JF: Are you a reader of Walter Abish's books, Alphabetical Africa, In the Future Perfect, and How German Is It, or Harry Mathews' books such as Tlooth and The Conversion?

Disch: I haven't read Abish. I like Mathews' work but I wouldn't confuse it with SF. Just as I wouldn't confuse Kafka's works, usually, with SF. There are a few of Kafka's works, like "In the Penal Colony," that come close to SF.

I think there is a simple distinction to be made. One can make a verbal posit, say like Raymond Roussel does, that describes something that can't exist. Yet the verbal structure allows a mental image to be formed. But these writers' images don't obey the rules of continuity. When that surrealist formula is happening, the writer can switch off to another interesting verbal posit generated out of language.

JF: That's how Roussel constructed his novel, Impressions of Africa.

Disch: Right. And that's how Harry Mathews works. I can enjoy that kind of writing sometimes but it isn't SF. And I don't take the same interest in it that I do in SF because SF has an interior conscience that says, "Given a single, fantastic, speculative posit about the structure of reality, I will then use the rules of naturalism to describe it."

JF: By beginning with this speculative postulate, this deformation of reality, and then sticking to the rules of naturalism in describing it "realistically," aren't you suggesting that SF is a combining of non mimetic and mimetic fiction?

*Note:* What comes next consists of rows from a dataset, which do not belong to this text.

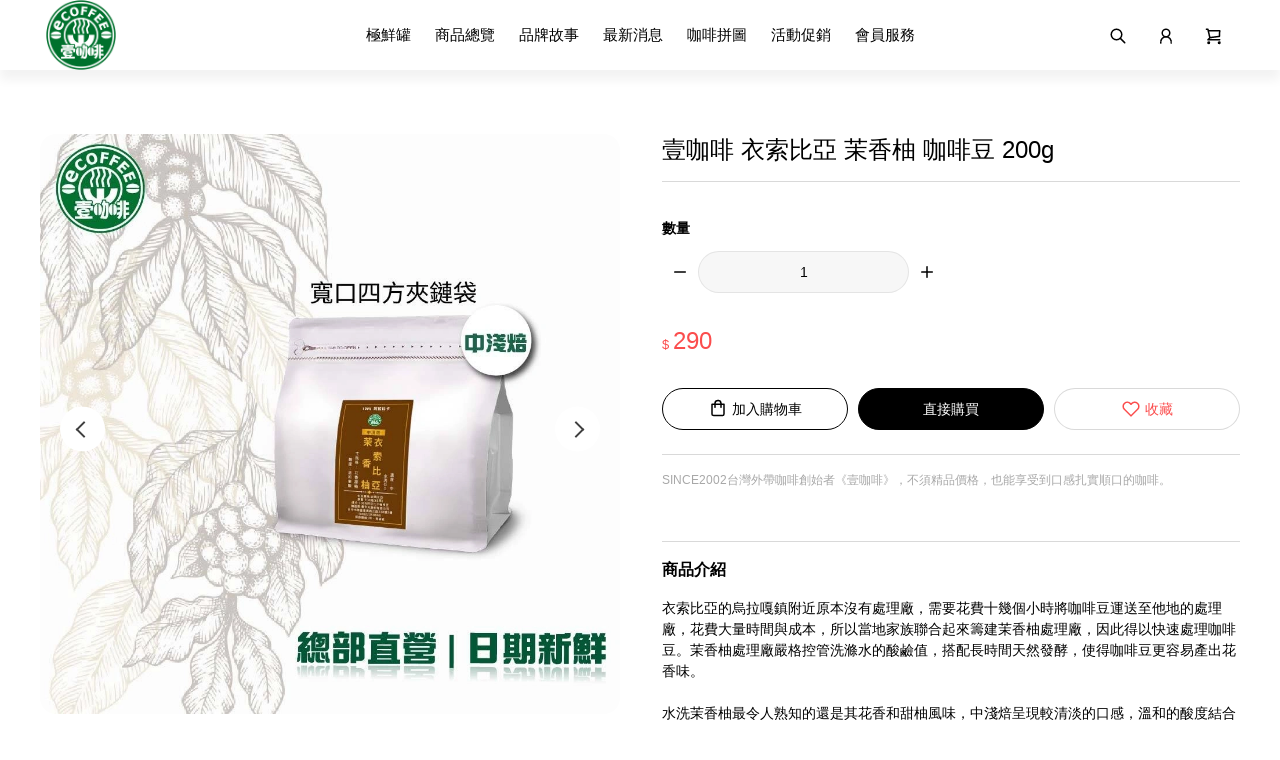

--- FILE ---
content_type: text/html; charset=utf-8
request_url: https://mall.ecoffee.com.tw/collections/BbGeiD2DCR8QmaxAhMAhpgEz/products/bD9vVFiLYS6XsoWoTaAYngpm
body_size: 3046
content:
<!DOCTYPE html><html lang="zh-TW"><head><script>window.__DEV__ = false</script><meta charset="UTF-8" /><meta content="chrome=1" http-equiv="X-UA-Compatible" /><meta content="width=device-width, maximum-scale=1, minimum-scale=1, initial-scale=1, user-scalable=no, shrink-to-fit=no" name="viewport" /><meta content="壹咖啡自家烘焙 ROAST ECOFFEE" property="og:site_name" /><link rel="shortcut icon" type="image/x-icon" href="https://gs.liteshop.tw/public/favicons/yK5YfCc7zYphv5hmgJgqnoDm-082eaff7-c8a3-4e19-b15b-445ee318ee66.ico" /><link rel="icon" type="image/x-icon" href="https://gs.liteshop.tw/public/favicons/yK5YfCc7zYphv5hmgJgqnoDm-082eaff7-c8a3-4e19-b15b-445ee318ee66.ico" /><link rel="apple-touch-icon" type="image/x-icon" href="https://gs.liteshop.tw/public/favicons/yK5YfCc7zYphv5hmgJgqnoDm-082eaff7-c8a3-4e19-b15b-445ee318ee66.ico" /><link href="https://mall.ecoffee.com.tw/products/bD9vVFiLYS6XsoWoTaAYngpm" rel="canonical" /><title>壹咖啡 衣索比亞 茉香柚 咖啡豆 200g</title><meta content="&lt;優惠活動&gt;1.全館消費滿499元，即可免運費。2.咖啡豆可代磨。(請選擇需要代磨的粗細，在留言處備註即可)3.購買壹咖啡咖啡豆，即贈送掛耳咖啡包乙包或浸萃咖啡包乙包，隨機出貨。壹咖啡 衣索比亞 茉香柚 咖啡豆重量：200g±5g生產烘豆產地：台灣豆種：100%阿拉比卡酸度：溫和果酸濃度：中主風味：花香/甜柚水洗G1，中淺焙 烘焙日為架上現貨出貨，若無現貨則採接單烘焙。『保證新鮮』，讓您享用超高CP值的好咖啡。🔺本賣場為總公司自營，請您安心購買。【交易方式說明】✔️超過5公斤超商不收，故9磅以上需宅配處理。✔️選擇賣家宅配，本店與大榮貨運簽約，當天下單約可以在隔天收貨，急件請告知，盡量優先處理。✔️提供研磨服務，只需將您使用的器具型號告知我們(在留言處備註即可)，我們會依照器具為您調整研磨顆度。✔️包裝袋一律採用咖啡專用袋，可保新鮮度長久。✔️如需打統編，在留言處備註即可。✔️訂購完成核銷無誤後，約1~2日寄出(不含例假及國定假日)。✔️最佳賞味期：開封後常溫60天內、未開封半年。請放置於乾燥陰涼處，避免陽光照射，拆封後請盡速飲用！✔️食品售出無退換貨服務，敬請諒解。" name="description" /><meta content="壹咖啡自家烘焙 ROAST ECOFFEE" name="author" /><meta content="壹咖啡自家烘焙 ROAST ECOFFEE" name="copyright" /><meta content="壹咖啡 衣索比亞 茉香柚 咖啡豆 200g" property="og:title" /><meta content="&amp;lt;優惠活動&amp;gt;1.全館消費滿499元，即可免運費。2.咖啡豆可代磨。(請選擇需要代磨的粗細，在留言處備註即可)3.購買壹咖啡咖啡豆，即贈送掛耳咖啡包乙包或浸萃咖啡包乙包，隨機出貨。壹咖啡 衣索比亞 茉香柚 咖啡豆重量：200g±5g生產烘豆產地：台灣豆種：100%阿拉比卡酸度：溫和果酸濃度：中主風味：花香/甜柚水洗G1，中淺焙 烘焙日為架上現貨出貨，若無現貨則採接單烘焙。『保證新鮮』，讓您享用超高CP值的好咖啡。🔺本賣場為總公司自營，請您安心購買。【交易方式說明】✔️超過5公斤超商不收，故9磅以上需宅配處理。✔️選擇賣家宅配，本店與大榮貨運簽約，當天下單約可以在隔天收貨，急件請告知，盡量優先處理。✔️提供研磨服務，只需將您使用的器具型號告知我們(在留言處備註即可)，我們會依照器具為您調整研磨顆度。✔️包裝袋一律採用咖啡專用袋，可保新鮮度長久。✔️如需打統編，在留言處備註即可。✔️訂購完成核銷無誤後，約1~2日寄出(不含例假及國定假日)。✔️最佳賞味期：開封後常溫60天內、未開封半年。請放置於乾燥陰涼處，避免陽光照射，拆封後請盡速飲用！✔️食品售出無退換貨服務，敬請諒解。" property="og:description" /><meta content="website" property="og:type" /><meta content="壹咖啡自家烘焙 ROAST ECOFFEE" property="og:site_name" /><meta content="https://gs.liteshop.tw/public/shops/10147/product_photos/20250827_蝦皮茉香柚寬口袋-01_1760419137.jpg" property="og:image" /><meta content="https://gs.liteshop.tw/public/shops/10147/product_photos/20250827_蝦皮茉香柚寬口袋-01_1760419137.jpg" property="og:image:secure_url" /><meta content="壹咖啡 衣索比亞 茉香柚 咖啡豆 200g" property="og:image:alt" /><meta content="https://mall.ecoffee.com.tw/products/bD9vVFiLYS6XsoWoTaAYngpm" property="og:url" /><meta content="" name="keywords" />
      <script type="application/ld+json">
        {"@context":"https://schema.org/","@type":"Product","name":"壹咖啡 衣索比亞 茉香柚 咖啡豆 200g","image":["https://gs.liteshop.tw/public/shops/10147/product_photos/20250827_蝦皮茉香柚寬口袋-01_1760419137.jpg","https://gs.liteshop.tw/public/shops/10147/product_photos/20250827_蝦皮茉香柚寬口袋-01_1760419137.jpg","https://gs.liteshop.tw/public/shops/10147/product_photos/bD9vVFiLYS6XsoWoTaAYngpm-59361e3a-da23-46cf-a50f-ac0e7733f79b.webp","https://gs.liteshop.tw/public/shops/10147/product_photos/bD9vVFiLYS6XsoWoTaAYngpm-aa544a98-996f-4ba3-ae09-aacb1167426a.webp","https://gs.liteshop.tw/public/shops/10147/product_photos/bD9vVFiLYS6XsoWoTaAYngpm-2db1ccce-11fe-4439-bda7-e00c14979383.webp","https://gs.liteshop.tw/public/shops/10147/product_photos/bD9vVFiLYS6XsoWoTaAYngpm-b443bb43-a552-455d-bfef-2a1b69dc365e.webp"],"description":"\u003c優惠活動\u003e1.全館消費滿499元，即可免運費。2.咖啡豆可代磨。(請選擇需要代磨的粗細，在留言處備註即可)3.購買壹咖啡咖啡豆，即贈送掛耳咖啡包乙包或浸萃咖啡包乙包，隨機出貨。壹咖啡 衣索比亞 茉香柚 咖啡豆重量：200g±5g生產烘豆產地：台灣豆種：100%阿拉比卡酸度：溫和果酸濃度：中主風味：花香/甜柚水洗G1，中淺焙 烘焙日為架上現貨出貨，若無現貨則採接單烘焙。『保證新鮮』，讓您享用超高CP值的好咖啡。🔺本賣場為總公司自營，請您安心購買。【交易方式說明】✔️超過5公斤超商不收，故9磅以上需宅配處理。✔️選擇賣家宅配，本店與大榮貨運簽約，當天下單約可以在隔天收貨，急件請告知，盡量優先處理。✔️提供研磨服務，只需將您使用的器具型號告知我們(在留言處備註即可)，我們會依照器具為您調整研磨顆度。✔️包裝袋一律採用咖啡專用袋，可保新鮮度長久。✔️如需打統編，在留言處備註即可。✔️訂購完成核銷無誤後，約1~2日寄出(不含例假及國定假日)。✔️最佳賞味期：開封後常溫60天內、未開封半年。請放置於乾燥陰涼處，避免陽光照射，拆封後請盡速飲用！✔️食品售出無退換貨服務，敬請諒解。","sku":"coffee-202","brand":{"@type":"Brand","name":null},"offers":{"@type":"Offer","mainEntityOfPage":"https://mall.ecoffee.com.tw/collections/BbGeiD2DCR8QmaxAhMAhpgEz/products/bD9vVFiLYS6XsoWoTaAYngpm","priceCurrency":"TWD","price":290,"availability":"InStock"}}
      </script>
    <script async="async" src="https://www.googletagmanager.com/gtag/js?id="></script><script>window.ga_version = "";window.dataLayer = window.dataLayer || [];function gtag(){dataLayer.push(arguments);}gtag('js', new Date());gtag('config', 'G-4PNBBZ7CYG', { 'groups': 'platform', 'user_properties': { 'store_id': 4267 } });</script><script>window.store_frontend_config = {"global.fontSize":"16px","global.fontColor":"#000000","global.linkColor":"#000000","global.fontFamily":"Helvetica","global.hoverColor":"#000000","home.header.fixed":"none","article.aside.show":"show","article.photo.ratio":"100%","global.modal.radius":"0.5rem","product.photo.ratio":"100%","article.photo.radius":"1rem","global.button.radius":"5rem","global.colors.danger":"#fb4d4d","global.fontDarkColor":"#000000","home.title.fontColor":"#000000","layout.menu.fontSize":"0.9375rem","product.photo.radius":"1rem","collection.aside.show":"show","global.button.default":"#000000","global.colors.primary":"#04B6AB","global.fontLightColor":"#64615C","home.header.iconColor":"#000000","article.layout.display":"block","collection.filter.show":"show","global.button.fontSize":"0.875rem","home.marquee.linkColor":"#000000","layout.header.position":"sticky","layout.title.fontColor":"#000000","collection.sorting.show":"show","global.button.addtoCart":"#000000","home.marquee.hoverColor":"#000000","layout.header.iconColor":"#000000","layout.marquee.linkColor":"#000000","layout.marquee.hoverColor":"#000000","collection.title.alignment":"left","home.header.iconHoverColor":"#04B6AB","layout.marquee.order.mobile":"3","layout.menu.backgroundColor":"#ffffff","collection.pricingRange.show":"show","home.marquee.backgroundColor":"#F7F7F7","layout.header.iconHoverColor":"#04B6AB","layout.header.logo.alignment":"flex-start","layout.title.fontSize.mobile":"1.625rem","home.header.linkColor.desktop":"#000000","layout.header.backgroundColor":"#ffffff","layout.title.fontSize.desktop":"1.625rem","home.header.hoverColor.desktop":"#04B6AB","layout.marquee.backgroundColor":"#F7F7F7","layout.header.linkColor.desktop":"#000000","layout.header.hoverColor.desktop":"#04B6AB","layout.dropdown.linkColor.desktop":"#000000","layout.dropdown.hoverColor.desktop":"#04B6AB","layout.dropdown.backgroundColor.desktop":"#FBFBFB"}</script><script>window.mainStore = {"default_locale":null,"default_currency":"TWD","languages":[],"shop_id":10147};window.localePathes = {basePath: "//gs.liteshop.tw/public/assets/locales",customPath: ""};</script><script async="" crossorigin="anonymous" defer="" src="https://applepay.cdn-apple.com/jsapi/v1.1.0/apple-pay-sdk.js"></script><script async="" src="https://pay.google.com/gp/p/js/pay.js"></script></head><body><div id="appMountPoint"></div><script src="//gs.liteshop.tw/public/frontends/main/1767860602/main.bundle.js" rel="preload"></script></body></html>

Disch: No it isn't. One doesn't always have to develop the story naturalistically. There is a consistent world that develops in an SF story. The world can always be "violated" in a surrealist story. The consistent SF world remains, even if you use non mimetic techniques of writing. For instance, my story "The New Me" has utterly unnatural dialogue. No psychiatrist would say that we're going "deep down into the sub basement where your parents' bones are buried." This is a shift into another gear of poetry that no psychoanalyst is capable of because he or she doesn't speak in poetry. What that line implies is the arrogance of psychoanalysis saying, "We command knowledge of superimportant matters, and therefore you must give us your attention." It was a very quick way of spearing my butterfly, and that was just a verbal trope. But it happened in the context of a world that continued to observe its own consistent rules. You could illustrate the whole story in the same visual style. You couldn't do that with surrealism. Surrealism shifts within the same story even within the same line.

A critical essay I'm writing is about the whole nature of visualization. Traditional critics write about plot and style and characters, the categories we all know are as much fictions as fiction is. These are people who have suspended their disbelief and write about fiction as if it were an event that had happened. Now the event that has happened is the visualization in the reader's mind of the events of the story. How that visualization happens and the nature of that visualization and the associated affect are a middle ground between structuralist criticism, which talks about the "semes" of the text, in the punning sense, and the real, important event that happens in your mind as the story is visualized. I'm writing about that significant process of visualization and how the words get us there.

Doesn't it seem strange that very few critics have addressed themselves to that central imaginative act of reading a book?

JF: Yes, it is strange. And perhaps ironic that only fiction writers such as you and Chip Delany tend to focus on that aspect in criticism. Thank you very much.